> Task statement:
Transcribe the records that follow exactly. Skip the pictures.

[Extracted data entries]
▶
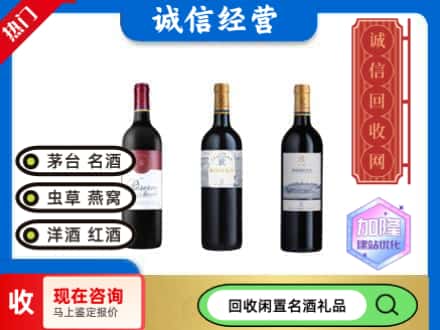 淮南回收拉菲红酒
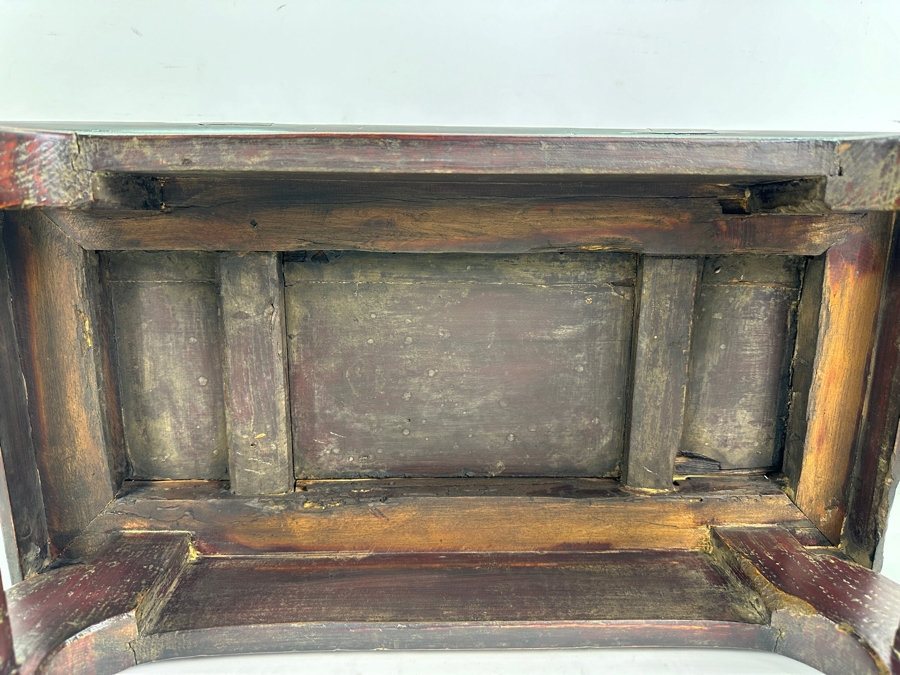 Antique Chinese Ming Kang Carved Wooden Table 23.25W X 11.75D X 12H [Photo 13]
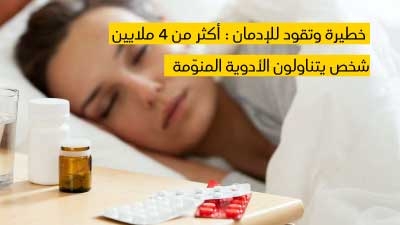 Prix zopiclone pharmacie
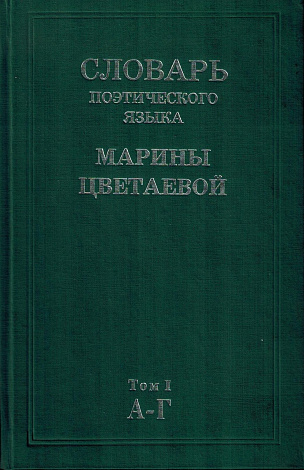 Словарь поэтического языка Марины Цветаевой. В 4 т. Том 1. А - Г.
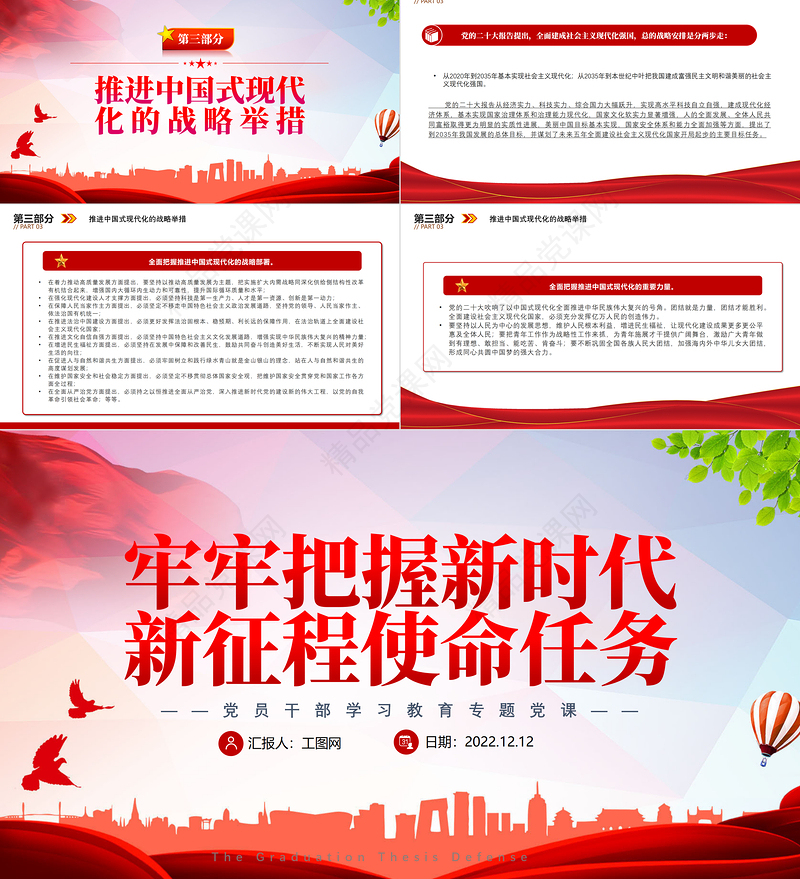 牢牢把握新时代新征程使命任务PPT红色党政风深入学习宣传贯彻党的二十大精神专题党课党建课件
◀
> Written reply:
 淮南回收拉菲红酒
 Antique Chinese Ming Kang Carved Wooden Table 23.25W X 11.75D X 12H [Photo 13]
 Prix zopiclone pharmacie
 Словарь поэтического языка Марины Цветаевой. В 4 т. Том 1. А - Г.
 牢牢把握新时代新征程使命任务PPT红色党政风深入学习宣传贯彻党的二十大精神专题党课党建课件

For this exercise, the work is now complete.